Beginning at the line that contains "family: Cervidae" and ending at the last line of the records below, retype each line exactly and add nothing.

Saved entries:

============================================================

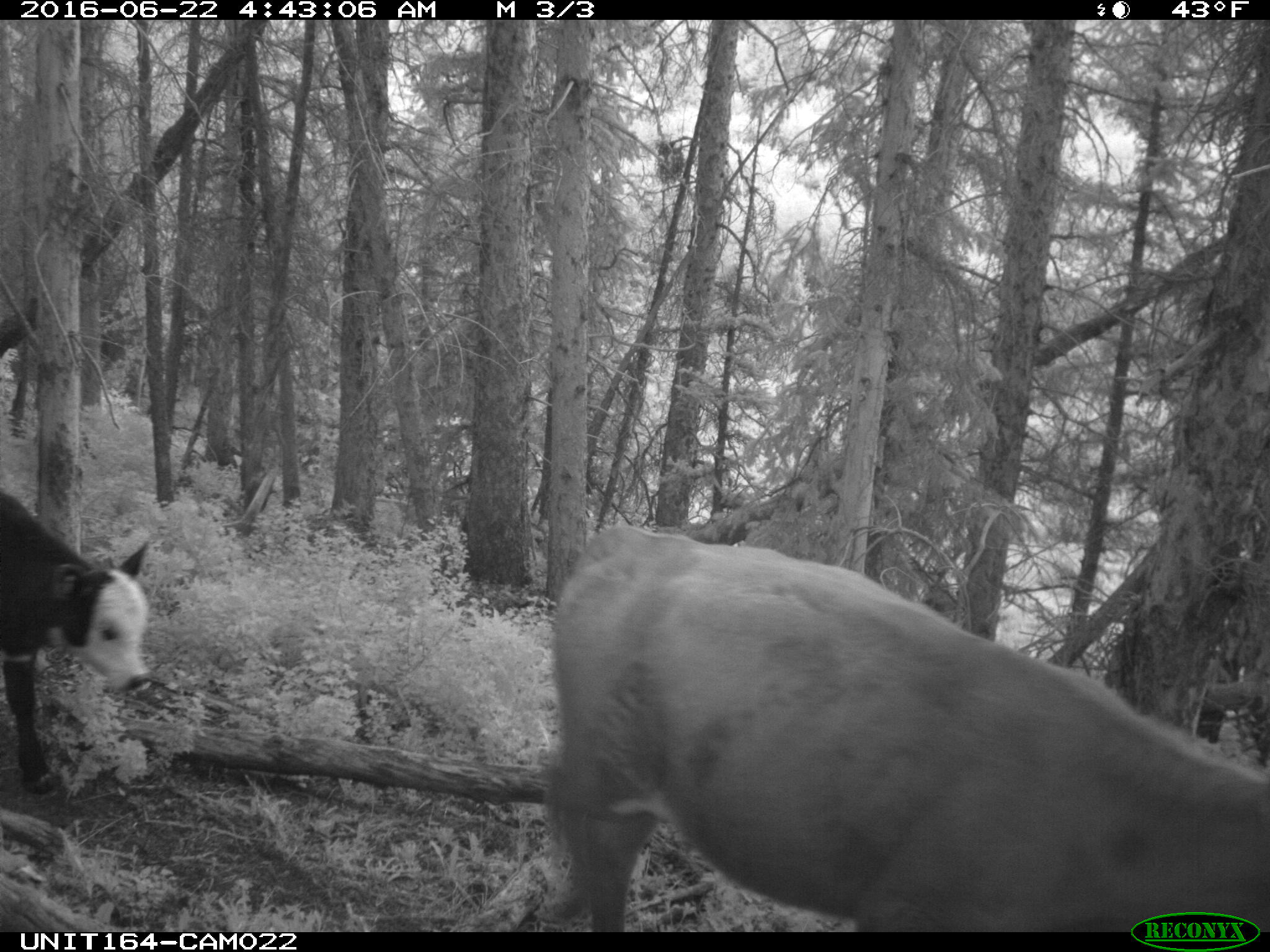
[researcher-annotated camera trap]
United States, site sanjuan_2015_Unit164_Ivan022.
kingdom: Animalia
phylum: Chordata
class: Mammalia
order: Artiodactyla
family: Bovidae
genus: Bos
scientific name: Bos taurus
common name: domestic cow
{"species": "Bos taurus (domestic cow)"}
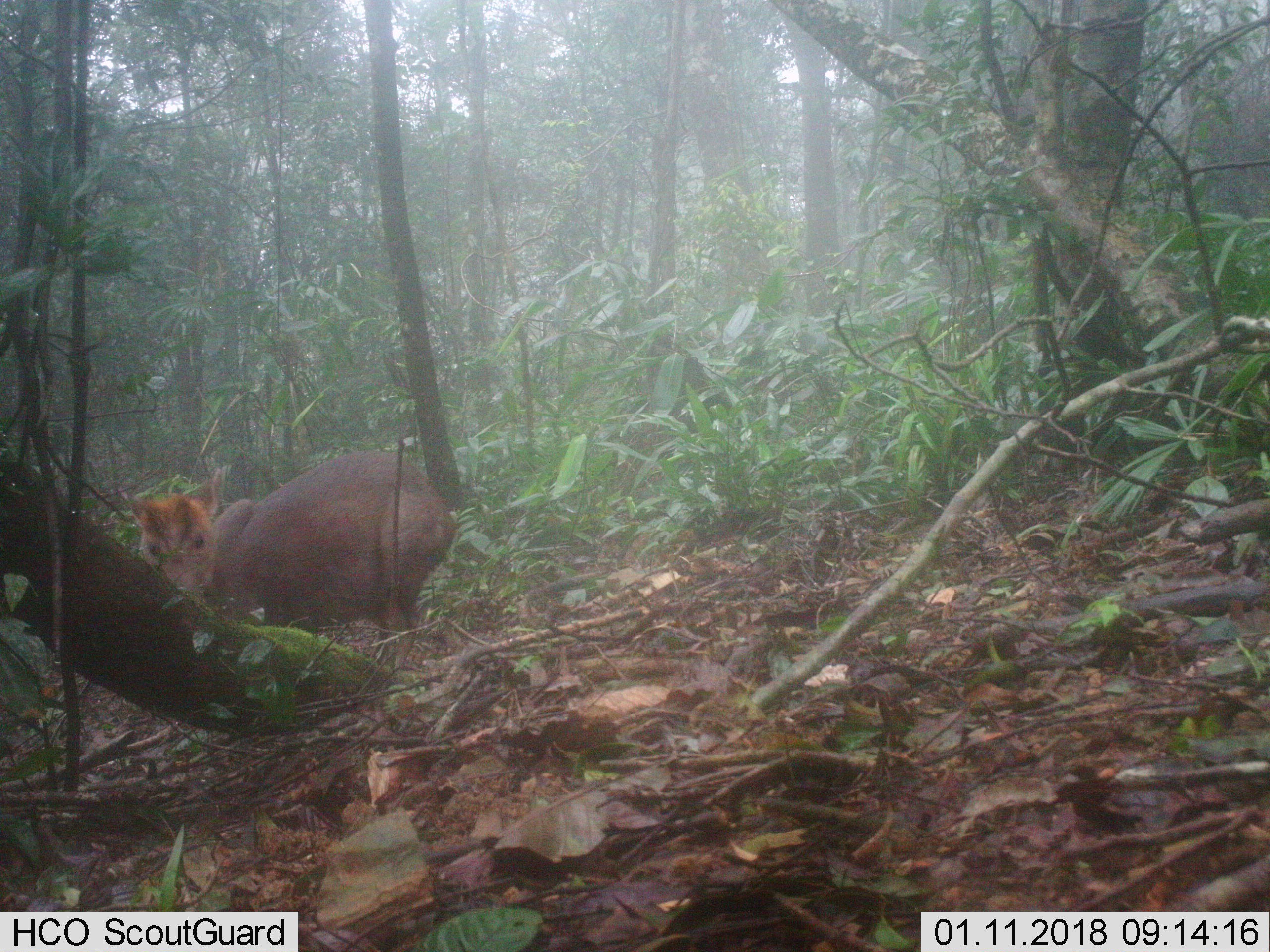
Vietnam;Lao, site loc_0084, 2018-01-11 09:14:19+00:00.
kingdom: Animalia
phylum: Chordata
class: Mammalia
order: Artiodactyla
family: Cervidae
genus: Muntiacus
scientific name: Muntiacus rooseveltorum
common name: roosevelt's muntjac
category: roosevelts muntjac group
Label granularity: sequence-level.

============================================================

-- OUTPUT FOR THIS EXERCISE --
family: Cervidae
genus: Muntiacus
scientific name: Muntiacus rooseveltorum
common name: roosevelt's muntjac
category: roosevelts muntjac group
Label granularity: sequence-level.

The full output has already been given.